Из самых удалённых тайничков памяти вдруг извлеклась хемингуэевская «Смерть после полудня», и перед глазами проплыло пронзительное: «Целью боя был заключительный удар шпагой, смертельная схватка человека с быком, «момент истины», как его называют испанцы. И весь ход боя служил лишь подготовкой к этому моменту…»

Двадцать седьмое декабря стало для нас днём «момента истины», когда обозначилось, «кто есть кто» в этой метафорической корриде.

Декабрь, день двадцать седьмой

Я проснулся, когда было ещё темным-темно.
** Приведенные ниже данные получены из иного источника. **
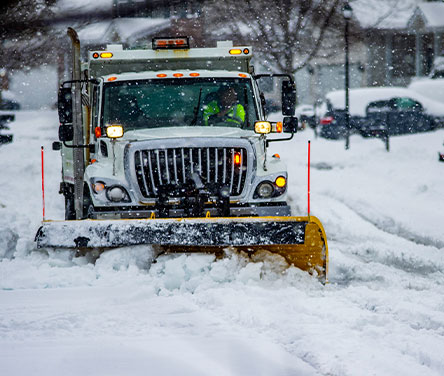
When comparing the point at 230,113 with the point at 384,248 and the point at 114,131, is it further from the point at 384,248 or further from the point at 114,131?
the point at 384,248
За окном – как в новогодней сказке – завывал ветер. Пришлось на ощупь искать кнопку включения ночника, которая вечно терялась над изголовьем. Когда комнату наполнил мягкий свет, первое, что попалось на глаза, – это будильник. И на будильнике – 6:07 (день и месяц моего рождения, между прочим; если бы на циферблате была секундная стрелка, она могла бы ещё показать и час моего появления на свет – 12:00).

Я проснулся с ощущением бодрости. Словно и не было в моей жизни двух последних кошмарных месяцев. Взглянул в сторону жены: из-под одеяла виднелся хвостик её каштановых волос.

Затем я выключил ночник и тут же уснул. Уснул, как младенец.

Такое впечатление, что в голове моей случилось нечто вроде короткого замыкания. И мозги мгновенно перенастроились, перепрограммировались: доминирующая чёрная окраска прежнего мiровосприятия моментально исчезла, и новое видение мiра, пронзившее всё моё существо, приятно удивило яркостью и многоцветьем спектральных тонов и полутонов: произошло почти что чудо из чудес.

А должно было произойти другое, ставшее уже привычным: я открываю глаза и никак не могу понять, где нахожусь, – что это за подозрительные апартаменты, в которых я оказался?

И только когда вижу жену, спящую рядышком, когда узнаю замысловатые завалы из книг на не моём письменном столе, я начинаю приходить в себя: мы в Минске, а эти «царские покои» нам сдали за пятьдесят долларов в месяц.

Двадцать седьмого декабря, в субботу, подобных страшилок не случилось.

Второй раз, и уже окончательно, я проснулся, когда солнышко светило вовсю.

Индусы считают иллюзией, что жизнь заканчивается в 40 лет: человек в таком возрасте – это подросток, который только открывает дверь в мiр. (Значит, никогда не поздно начать жить: так, словно это твой первый день в оставшейся жизни?)

вернуться

1

Почему в тексте употребляются два слова «мiр» и «мир»? По мнению В. Даля, слово «мiр» – это вселенная; вещество в пространстве; наша земля; земной шар. Слово «мир» объясняется автором «Толковаго словаря живаго великорускаго языка» как не относящееся к материальному – лад, согласие, единодушие, прiязнь, дружба и т. д.